Le noyau du groupe est formé du chanteur/compositeur Alain Peddie, de Jean-Sébastien Girard aux claviers et aux chours, de Daniel Deslauriers à la basse, et de Martin Renaud à la batterie, se sont duquel s’est greffées une section de cuivres et des percussions. La formation recrute et convertit graduellement tout ce que la ville contient de fans de root jamaïcain depuis septembre dernier, en partie grâce aux soirées Reggae Night Fever, inaugurées au Club Soda. «En mai 96, note Jean-Sébastien Girard, on a fait notre premier show à Montréal, au Café Chaos. Puis, on s’est rendu compte que c’était plus facile de s’organiser avec deux autres bands, ça aide à partager les coûts d’équipement, et ça fait un plus gros événement.»

Armée de trois mille flyers, la valeureuse tribu tapissa littéralement le Plateau de rouge, jaune et vert pour publiciser cette soirée autoproduite, regroupant trois solides formations locales de reggae original: «Ça a coûté cher, mais c’est de la bonne promotion», affirme-t-il. C’est effectivement à guichets fermés que KaliRoots, Inusaso et Siddartha ont prouvé que le marché existe bel et bien, et qu’il suffit de motiver les troupes pour les mobiliser.

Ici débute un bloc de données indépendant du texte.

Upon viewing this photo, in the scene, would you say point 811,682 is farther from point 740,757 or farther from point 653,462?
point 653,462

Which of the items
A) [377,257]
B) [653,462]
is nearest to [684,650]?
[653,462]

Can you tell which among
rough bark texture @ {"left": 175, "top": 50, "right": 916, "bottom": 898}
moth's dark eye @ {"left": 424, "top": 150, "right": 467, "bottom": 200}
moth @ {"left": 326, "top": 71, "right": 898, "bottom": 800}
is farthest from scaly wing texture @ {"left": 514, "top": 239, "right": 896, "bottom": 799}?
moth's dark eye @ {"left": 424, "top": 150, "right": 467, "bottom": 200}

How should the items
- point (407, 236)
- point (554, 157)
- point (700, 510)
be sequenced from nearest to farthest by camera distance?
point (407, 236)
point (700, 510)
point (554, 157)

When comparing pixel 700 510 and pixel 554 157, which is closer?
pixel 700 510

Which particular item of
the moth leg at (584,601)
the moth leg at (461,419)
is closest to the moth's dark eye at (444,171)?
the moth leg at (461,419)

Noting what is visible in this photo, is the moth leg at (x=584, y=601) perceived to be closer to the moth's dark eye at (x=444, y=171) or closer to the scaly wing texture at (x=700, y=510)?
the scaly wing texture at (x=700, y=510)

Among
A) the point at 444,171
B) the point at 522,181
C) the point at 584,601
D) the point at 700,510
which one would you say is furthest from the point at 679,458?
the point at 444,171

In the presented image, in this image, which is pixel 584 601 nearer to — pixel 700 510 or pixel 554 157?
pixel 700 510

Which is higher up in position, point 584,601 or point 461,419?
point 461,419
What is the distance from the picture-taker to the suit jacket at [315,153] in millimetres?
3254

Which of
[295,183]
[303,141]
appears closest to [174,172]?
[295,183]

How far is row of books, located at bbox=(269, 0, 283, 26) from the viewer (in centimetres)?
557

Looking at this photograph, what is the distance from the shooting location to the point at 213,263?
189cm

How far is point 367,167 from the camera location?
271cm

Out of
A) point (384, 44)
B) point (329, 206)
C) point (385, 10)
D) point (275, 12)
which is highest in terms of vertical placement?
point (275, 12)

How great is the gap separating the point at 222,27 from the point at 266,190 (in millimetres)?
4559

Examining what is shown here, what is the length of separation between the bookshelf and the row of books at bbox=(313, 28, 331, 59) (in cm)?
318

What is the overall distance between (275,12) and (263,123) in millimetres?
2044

Après une seconde tentative un peu moins fructueuse, quelques mois plus tard, peut-être trop près du temps des Fêtes, le groupe fut invité à assurer la première partie du Wailers Band, au Medley, en février, ce qu’il fit avec éclat, se faisant même remarquer par une représentante des disques Tuff Gong, la compagnie fondée par Bob Marley, qui s’était déplacée pour l’événement. Des échos de cette prestation parvinrent même jusqu’aux oreilles de certains producteurs de la Ville reine! Le groupe fait d’ailleurs présentement circuler cinq chansons enregistrées en direct du premier Reggae Night Fever aux divers intervenants de l’industrie.

Non, on ne peut vraiment pas se questionner quant à la sincérité du groupe, surtout après les avoir vus – et ça prend chacun des dix membres – trimbaler l’authentique et rustique orgue Hammond B-3 et l’enceinte acoustique Leslie de Jean-Sébastien, dignes représentants de leur époque, réputés pour peser des tonnes, dans tous leurs déplacements. Il est fier de jouer sur exactement tous les instruments spécifiques que Tyrone Downie utilisait en tournée avec le grand Bob, alors que le principal intéressé s’est lui-même, depuis longtemps, simplifié la tâche par l’électronique…

«Le monde tripe sur les horns et sur l’orgue, conclut Jean-Sébastien. Les Québécois tripent sur le reggae. Regarde Les Frères à ch’val et Les Colocs qui ont du succès avec du reggae à la radio. J’entendrais ça à CKOI, Le P’tit Cochon (une des trois pièces en français du groupe)… Ça sonne québécois de A à Z.»